Beryllium copper contact

Beryllium Copper Spring Case Study

Recently, we worked closely with a client on prototyping an electrical contact to have just the right insertion/extraction forces. Atlantic Precision Spring helped the client determine the best design concept for the prototype electrical contact.


The main challenge presented by this prototyping project was to produce a beryllium copper spring that would fit into a rectangular pocket. Not only that, but the pocket would be inserted with just enough force (one to two pounds) to be able to be done by hand with ease. The second challenge was to have the spring perform to the customer’s required extraction force (four to five pounds) when a copper insert was pulled out of the center of the spring. The spring must contact a rectangular copper insert on both sides with equal force on both pinch points.

Air powered Hydraulic press

Because of the materials engineering, design, and manufacturing steps, this project could take upwards of a few weeks. However, Atlantic Precision Spring completed the entire project in just a few days. The reason why we were able to get that lead time down so low is that we can manufacture, heat treat, and force test beryllium copper contacts in house, using our collective engineering knowledge to complete projects in a streamlined and effective way.

Our Work

To start making these beryllium copper contacts, we first made blanks using a process called chemical etching. The advantages of chemical etching can be summed up in three words: quickness, cost, and precision. By using a photochemical etching process, prototypes can be made in a few days, and they cost thousands of dollars less than prototypes made with production tooling. The process also lends itself to a high level of precision, allowing us to make prototypes with unusually tight tolerances.

10 zoom of a beryllium coper contact

The chemical etching process is done by adding a photosensitive polymer to the beryllium copper, which is then exposed to ultraviolet light. The UV selectively hardens certain areas of the sheet into an acid-resistant surface. Then acid is added to the top surface dissolving any bare beryllium copper not covered by the acid-resistant material.


Overall, this process took only four days from the design of the flat blank layout, to have a sheet of 250 flat blanks ready for forming.

Once we had our first prototypes, it was on to testing. Again, because Atlantic Precision Spring does everything in house, we were able to analyze, test, and make the required changes to the prototype contacts. This allowed us to cut lead times from several days to just hours. 

Form tools were precisely manufactured utilizing a wire electric discharge machine (EDM). The EDM worked from a solid model designed in Solidworks. The assembled tools were put into a 5-ton air press, which has the ability to form the part with repetitive reliability. Overall, four different tools were used to complete the final part.

machine measuring the pull force of a spring

Throughout the prototyping process, we used computer conferencing to stay in constant communication with the customer’s engineering staff. In this way, we received verification of the actual test results. Our close contact with the client improved the contact points, which were developed from the solid models shared between the engineers. We also added photos captured from optical comparators added to the design update process.
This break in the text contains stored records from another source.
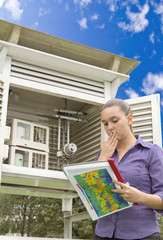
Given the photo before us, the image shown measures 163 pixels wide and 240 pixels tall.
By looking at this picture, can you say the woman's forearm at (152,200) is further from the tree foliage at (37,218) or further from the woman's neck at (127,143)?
the tree foliage at (37,218)

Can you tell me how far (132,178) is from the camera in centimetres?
151

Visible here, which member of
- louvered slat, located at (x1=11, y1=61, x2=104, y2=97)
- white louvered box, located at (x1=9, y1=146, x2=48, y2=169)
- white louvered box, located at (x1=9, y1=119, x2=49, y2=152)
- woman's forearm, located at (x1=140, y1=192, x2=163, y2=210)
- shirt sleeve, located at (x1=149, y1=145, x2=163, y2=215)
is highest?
louvered slat, located at (x1=11, y1=61, x2=104, y2=97)

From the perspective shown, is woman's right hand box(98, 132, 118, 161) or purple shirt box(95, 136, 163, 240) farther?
woman's right hand box(98, 132, 118, 161)

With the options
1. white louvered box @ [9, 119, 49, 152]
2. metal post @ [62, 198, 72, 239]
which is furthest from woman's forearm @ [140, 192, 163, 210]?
metal post @ [62, 198, 72, 239]

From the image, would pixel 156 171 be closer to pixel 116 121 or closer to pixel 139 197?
pixel 139 197

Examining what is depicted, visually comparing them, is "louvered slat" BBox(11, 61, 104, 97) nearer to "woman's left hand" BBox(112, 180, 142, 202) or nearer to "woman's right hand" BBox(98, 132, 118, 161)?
"woman's right hand" BBox(98, 132, 118, 161)

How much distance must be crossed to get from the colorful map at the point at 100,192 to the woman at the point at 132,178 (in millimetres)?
45

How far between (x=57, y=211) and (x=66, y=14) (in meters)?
50.8

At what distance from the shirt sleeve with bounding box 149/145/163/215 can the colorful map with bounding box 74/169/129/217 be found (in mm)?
161

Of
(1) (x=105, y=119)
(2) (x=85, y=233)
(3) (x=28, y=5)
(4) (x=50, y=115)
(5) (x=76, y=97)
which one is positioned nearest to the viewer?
(1) (x=105, y=119)

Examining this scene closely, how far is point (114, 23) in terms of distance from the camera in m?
64.7

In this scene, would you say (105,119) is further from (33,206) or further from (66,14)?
(66,14)

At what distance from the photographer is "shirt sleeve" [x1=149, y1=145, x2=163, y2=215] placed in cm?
145

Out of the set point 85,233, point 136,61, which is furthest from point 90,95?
point 85,233
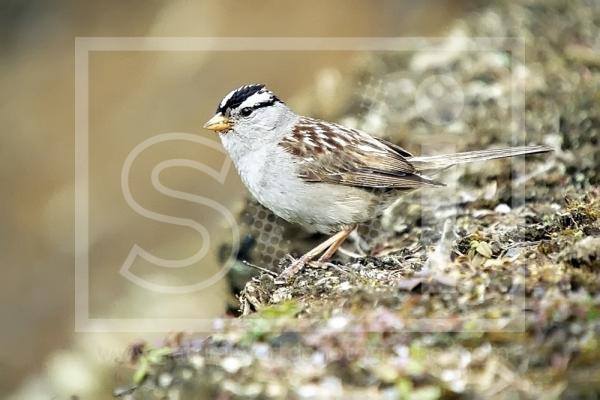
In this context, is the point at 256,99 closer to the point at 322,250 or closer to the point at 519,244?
the point at 322,250

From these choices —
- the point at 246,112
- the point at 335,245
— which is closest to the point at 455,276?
the point at 335,245

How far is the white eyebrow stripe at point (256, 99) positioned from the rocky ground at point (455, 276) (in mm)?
957

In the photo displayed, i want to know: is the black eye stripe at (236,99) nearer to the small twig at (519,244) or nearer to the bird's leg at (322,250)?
the bird's leg at (322,250)

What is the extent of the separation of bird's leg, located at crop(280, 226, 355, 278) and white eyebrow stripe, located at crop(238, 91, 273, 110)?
100 centimetres

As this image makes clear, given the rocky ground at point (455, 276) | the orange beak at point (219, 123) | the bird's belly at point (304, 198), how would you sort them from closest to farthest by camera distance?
the rocky ground at point (455, 276)
the bird's belly at point (304, 198)
the orange beak at point (219, 123)

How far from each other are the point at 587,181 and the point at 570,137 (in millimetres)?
670

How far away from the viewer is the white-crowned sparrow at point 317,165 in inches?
213

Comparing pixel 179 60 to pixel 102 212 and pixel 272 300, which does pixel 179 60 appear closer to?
pixel 102 212

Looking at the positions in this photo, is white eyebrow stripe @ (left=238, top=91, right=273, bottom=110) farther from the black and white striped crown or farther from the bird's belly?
the bird's belly

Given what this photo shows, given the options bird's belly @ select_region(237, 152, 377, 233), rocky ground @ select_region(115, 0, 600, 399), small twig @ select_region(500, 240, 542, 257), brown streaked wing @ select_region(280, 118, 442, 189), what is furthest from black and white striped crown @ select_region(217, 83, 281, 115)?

Through the prototyping process, a total of three design changes were made to the part. These changes were made to produce the forces required to meet customer requirements. The first design would not allow the contact to be installed into the pocket with the required insertion force. The second change addressed the extraction force that was lower than required to properly function with the copper insert. The final change reduced the distance between the two inserts as an improvement to fit and function.

The whole prototyping process went through several phases of choosing the right material, designing the prototype, chemical etching the blanks, manufacturing form tools, stamping contacts, and making design revisions through computer conferencing with the client’s engineers. Throughout the process, Atlantic Precision Spring was able to fully serve the client’s needs. And, the whole project only took a few days.